The chicken — marinated in calamansi, annatto seeds and garlic — and served two skewers per order, was a table favourite. The liempo, chunks of pork belly and loin cooked in shallots, garlic and peppercorns, arrived as a heaping pile of succulence in a red plastic basket.

All barbecued meats are glazed with a lip-smacking sauce made of banana ketchup, pork stock, garlic and palm sugar.

'Unapologetically rich'

Take note: Gutierrez's food is unapologetically rich.

The fat on the pork belly is why that meat arrives flavourful and tender. Accept it for what it is.

To combat the richness, each table sports a bottle of magic water — a mixture of shallots, garlic, peppercorns and Thai chili steeped in vinegar. Use it with abandon.

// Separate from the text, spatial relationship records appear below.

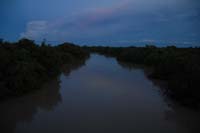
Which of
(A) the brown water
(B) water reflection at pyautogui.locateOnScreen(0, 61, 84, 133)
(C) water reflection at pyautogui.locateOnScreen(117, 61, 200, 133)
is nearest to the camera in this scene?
(A) the brown water

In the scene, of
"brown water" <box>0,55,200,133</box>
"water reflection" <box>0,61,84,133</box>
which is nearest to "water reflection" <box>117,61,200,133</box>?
"brown water" <box>0,55,200,133</box>

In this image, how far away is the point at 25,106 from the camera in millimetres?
6465

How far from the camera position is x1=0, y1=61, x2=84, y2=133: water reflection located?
16.8 feet

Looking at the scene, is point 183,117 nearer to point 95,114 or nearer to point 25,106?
point 95,114

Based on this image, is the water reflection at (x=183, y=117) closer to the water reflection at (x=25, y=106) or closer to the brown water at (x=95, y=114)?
the brown water at (x=95, y=114)

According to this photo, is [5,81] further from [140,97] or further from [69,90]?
[140,97]

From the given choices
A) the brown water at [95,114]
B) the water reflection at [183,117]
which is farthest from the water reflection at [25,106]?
the water reflection at [183,117]

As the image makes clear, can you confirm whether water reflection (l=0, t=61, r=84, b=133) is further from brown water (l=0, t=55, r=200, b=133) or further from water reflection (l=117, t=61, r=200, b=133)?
water reflection (l=117, t=61, r=200, b=133)

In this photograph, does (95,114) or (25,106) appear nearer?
(95,114)

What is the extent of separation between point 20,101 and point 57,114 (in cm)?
226

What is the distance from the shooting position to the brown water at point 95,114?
186 inches

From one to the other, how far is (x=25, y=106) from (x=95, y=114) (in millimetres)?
2963

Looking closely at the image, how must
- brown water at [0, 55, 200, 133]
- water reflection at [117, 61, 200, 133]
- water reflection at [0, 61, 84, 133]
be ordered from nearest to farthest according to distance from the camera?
brown water at [0, 55, 200, 133]
water reflection at [117, 61, 200, 133]
water reflection at [0, 61, 84, 133]

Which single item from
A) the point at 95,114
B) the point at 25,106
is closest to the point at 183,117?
the point at 95,114
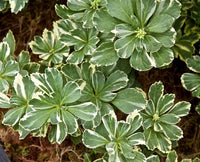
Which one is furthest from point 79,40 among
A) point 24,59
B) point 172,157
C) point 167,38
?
point 172,157

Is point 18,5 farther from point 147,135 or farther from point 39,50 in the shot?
point 147,135

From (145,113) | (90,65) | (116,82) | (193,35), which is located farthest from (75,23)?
(193,35)

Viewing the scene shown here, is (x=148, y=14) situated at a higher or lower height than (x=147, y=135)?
higher

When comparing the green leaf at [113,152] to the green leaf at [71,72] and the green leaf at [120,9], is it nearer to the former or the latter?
the green leaf at [71,72]

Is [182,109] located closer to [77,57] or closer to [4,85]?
[77,57]

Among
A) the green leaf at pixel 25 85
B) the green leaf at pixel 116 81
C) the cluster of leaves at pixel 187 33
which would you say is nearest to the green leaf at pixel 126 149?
the green leaf at pixel 116 81

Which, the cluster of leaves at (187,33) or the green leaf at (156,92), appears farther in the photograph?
the cluster of leaves at (187,33)
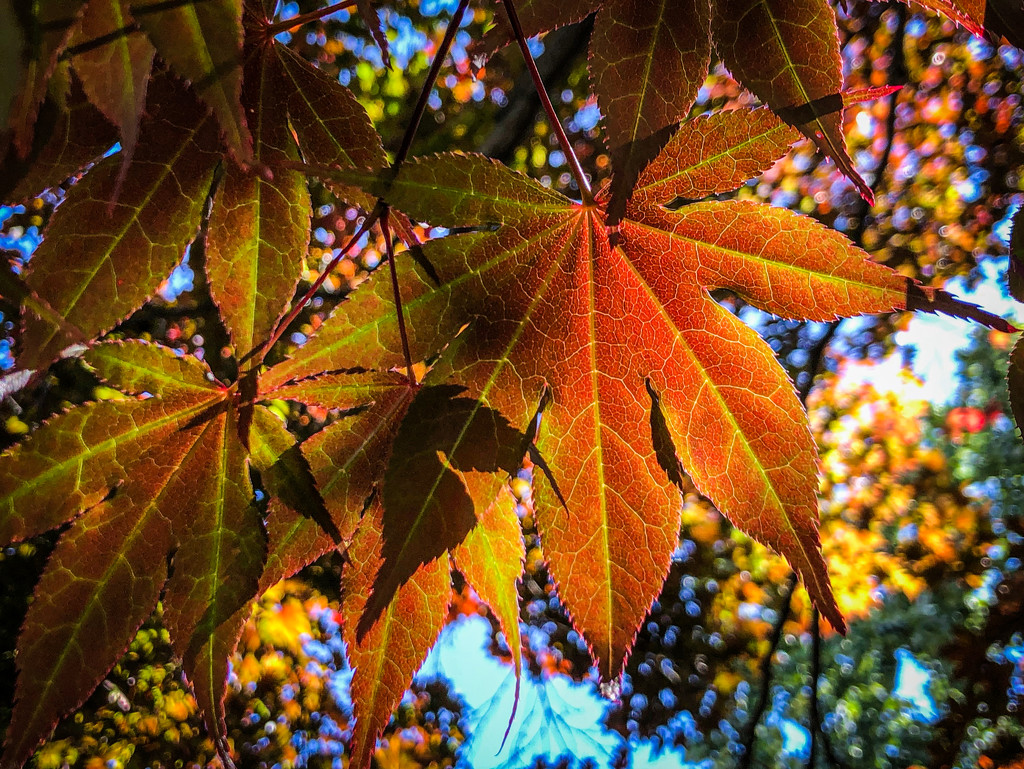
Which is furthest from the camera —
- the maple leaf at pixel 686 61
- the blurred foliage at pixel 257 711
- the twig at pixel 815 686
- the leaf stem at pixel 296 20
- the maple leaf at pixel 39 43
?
the blurred foliage at pixel 257 711

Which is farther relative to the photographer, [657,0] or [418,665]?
[418,665]

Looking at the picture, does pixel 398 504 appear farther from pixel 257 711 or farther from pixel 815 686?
pixel 257 711

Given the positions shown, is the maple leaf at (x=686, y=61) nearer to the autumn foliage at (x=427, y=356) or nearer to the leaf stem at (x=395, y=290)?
the autumn foliage at (x=427, y=356)

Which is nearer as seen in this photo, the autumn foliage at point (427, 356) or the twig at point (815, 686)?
the autumn foliage at point (427, 356)

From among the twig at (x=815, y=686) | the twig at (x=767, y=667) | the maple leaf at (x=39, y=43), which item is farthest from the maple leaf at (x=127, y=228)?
the twig at (x=815, y=686)

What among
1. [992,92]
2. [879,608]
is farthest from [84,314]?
[879,608]

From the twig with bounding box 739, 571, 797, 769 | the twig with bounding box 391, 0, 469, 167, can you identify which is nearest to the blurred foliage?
the twig with bounding box 739, 571, 797, 769

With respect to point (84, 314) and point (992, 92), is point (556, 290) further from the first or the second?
point (992, 92)
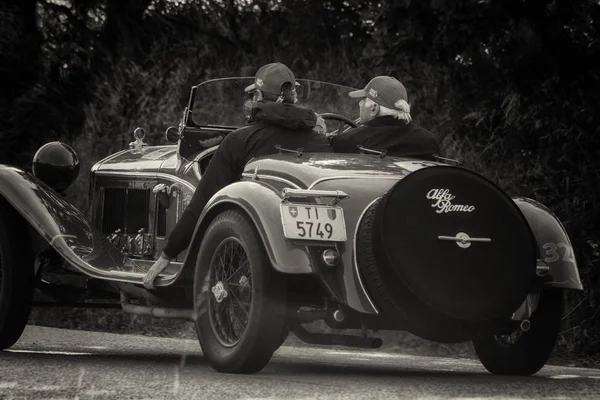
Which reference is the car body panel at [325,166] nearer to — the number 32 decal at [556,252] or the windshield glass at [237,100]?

The menu is big on flavour but shy on vegetables. Meat-averse diners have the option of kale and bok choy salad, and a trio of rice dishes: steamed, garlic-fried or talangka — rice fried in butter and seasoned with crab paste.

The Kanto fried chicken is prepared two ways: original and spicy. I'd suggest the latter as the original is standard issue —if any marinating or seasoning has taken place, it's hard to detect.

The spicy version, however, arrives in full-impact mode with a covering of a well-balanced sriracha, butter and sweet chili sauce. And, should the kitchen ever offer thighs (as stated on the menu) as opposed to only the wings they've had on my visits thus far, I'd rush down and demolish an order of two. 

Hopefully, by then, they'll have the Philippines' largest selling beer, San Miguel, in stock, too.